> **The problem**
Every record that follows should be copied exactly. No picture belongs in the copy.

> **Data for this task**
================

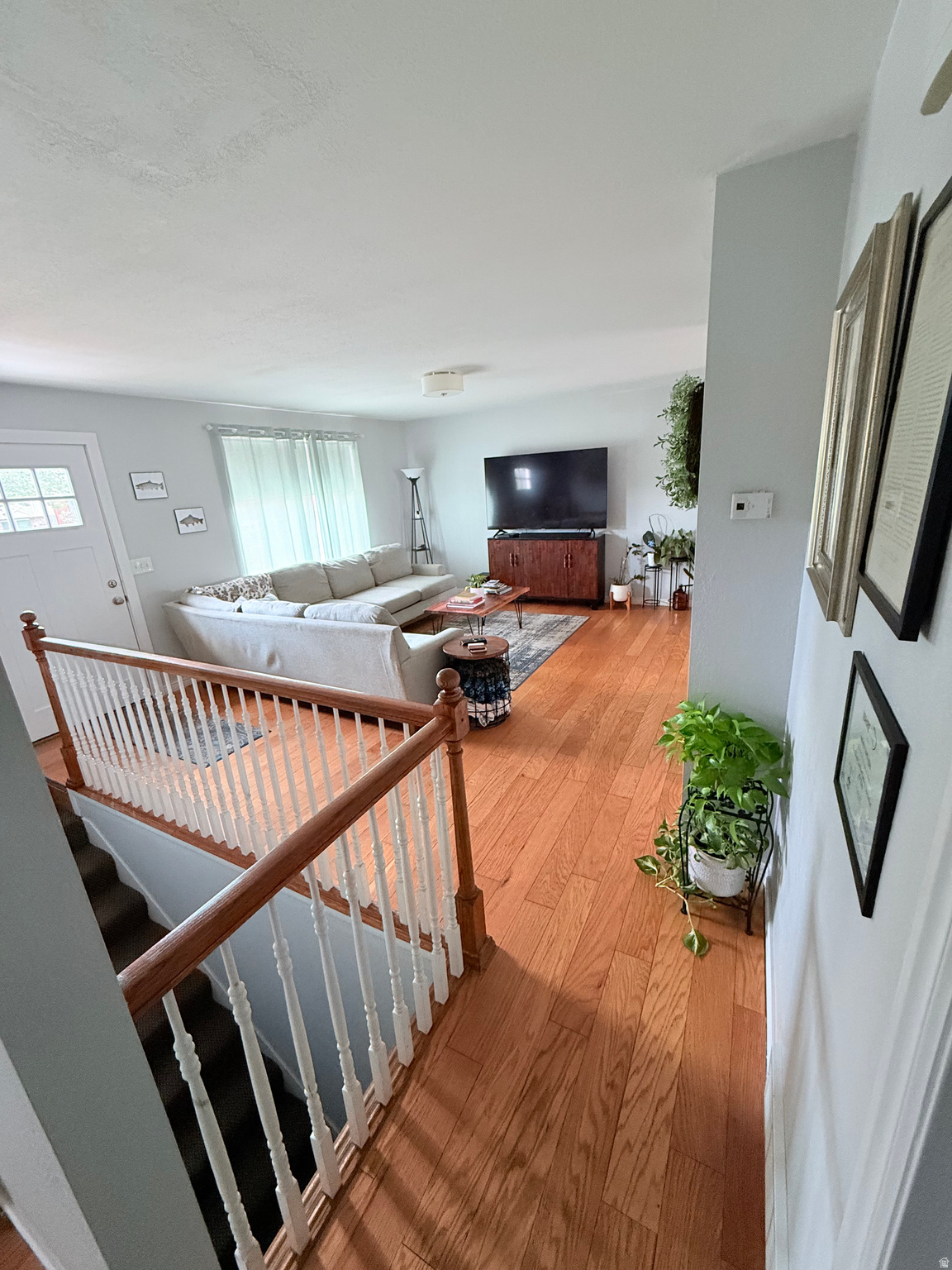 HORIZON PHASE 1 - Residential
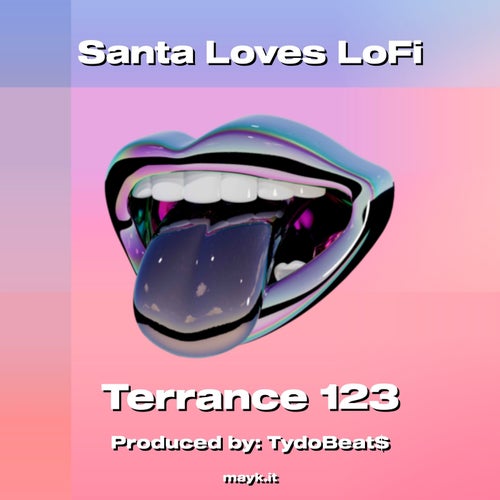 Santa Loves LoFi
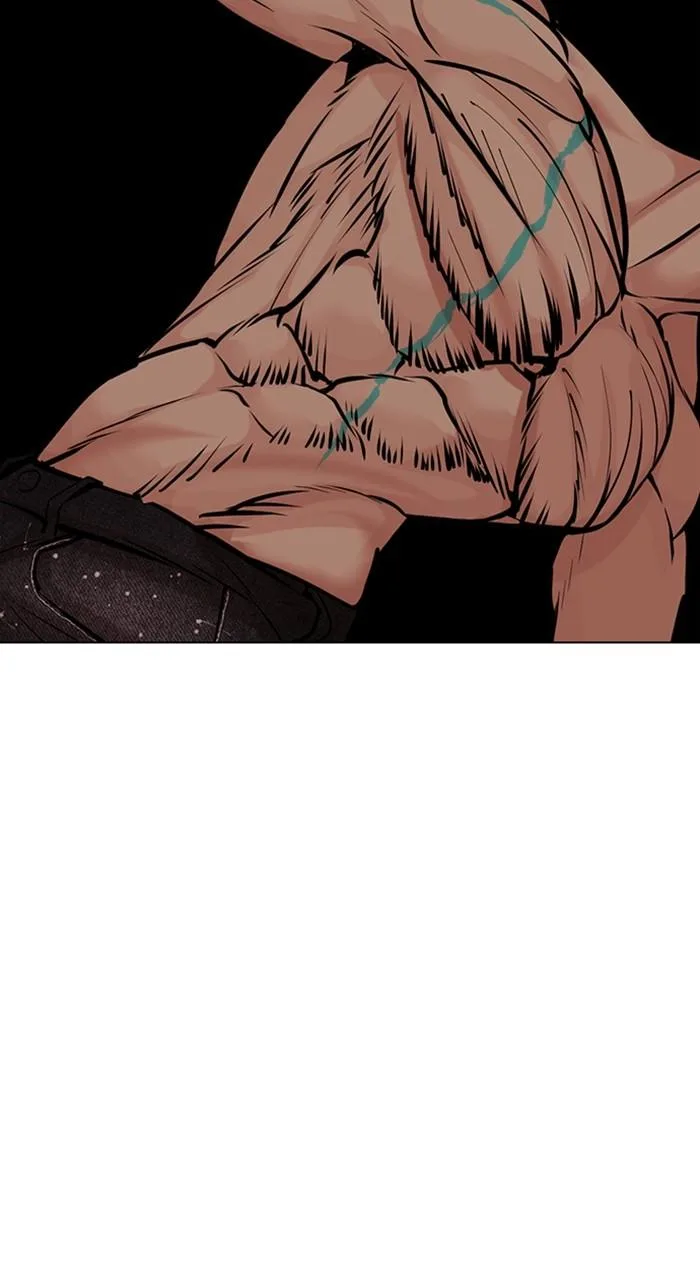Lookism - Chapter 455 - Page 87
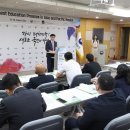 아시아전자 이미지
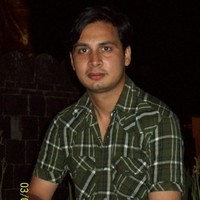 anil Anilsolanki79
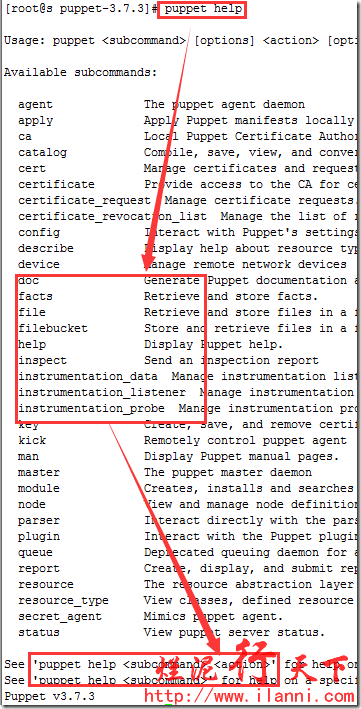 clip_image031 clip_image031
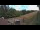 Webcam in Beerfelden, 5.5 mi away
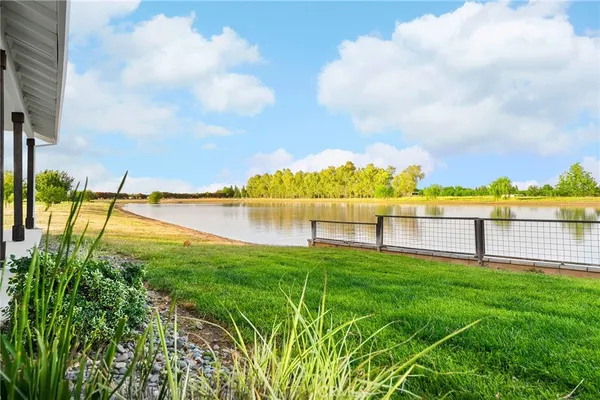 $999,000 | 6065 County Road 22, Orland, CA 95963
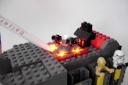 lego_hjr_itt_009.jpg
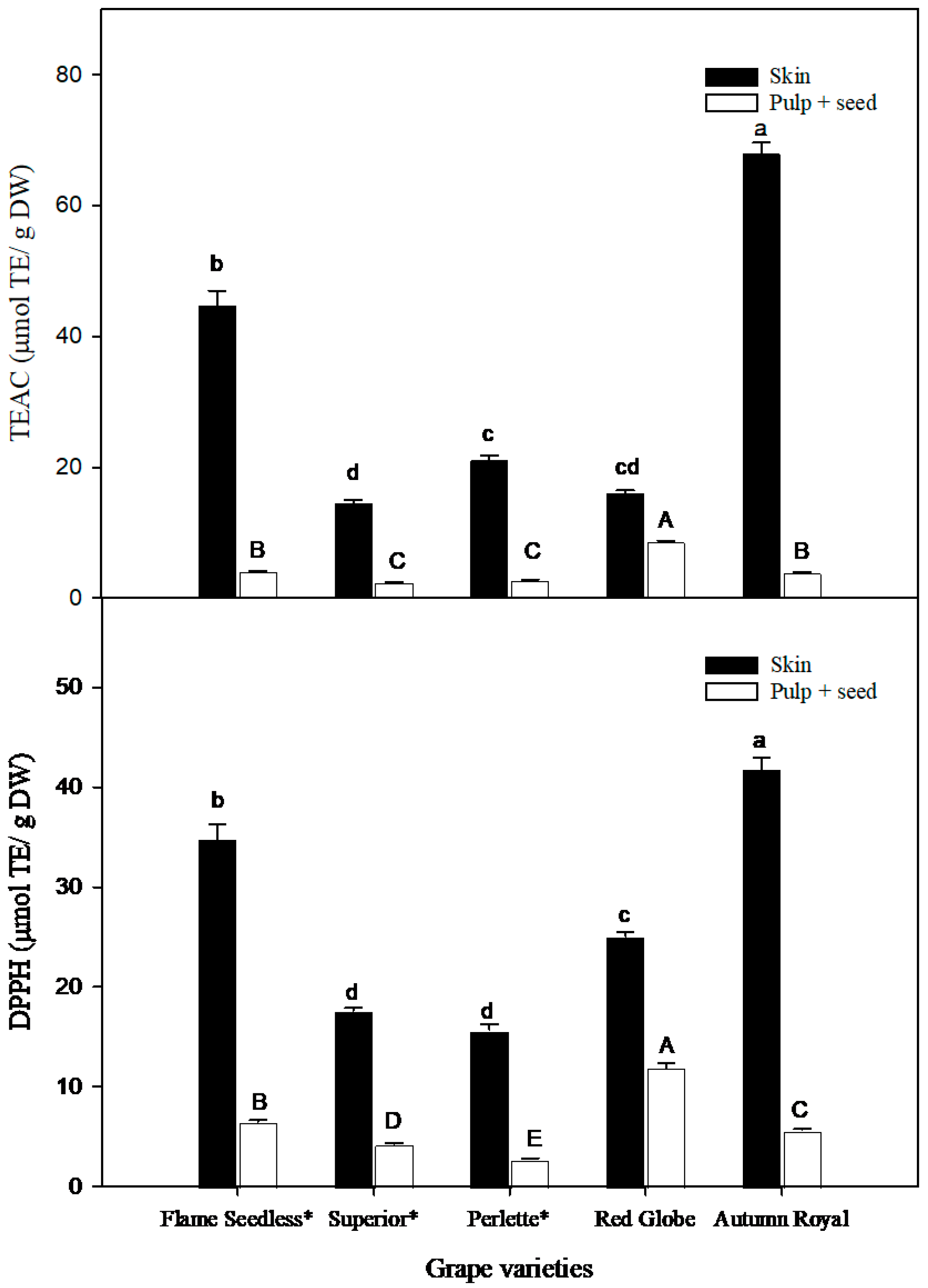 Resources 14 00065 g004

================

> **Task result**
 HORIZON PHASE 1 - Residential
 Santa Loves LoFi
Lookism - Chapter 455 - Page 87
 아시아전자 이미지
 anil Anilsolanki79
 clip_image031 clip_image031
 Webcam in Beerfelden, 5.5 mi away
 $999,000 | 6065 County Road 22, Orland, CA 95963
 lego_hjr_itt_009.jpg
 Resources 14 00065 g004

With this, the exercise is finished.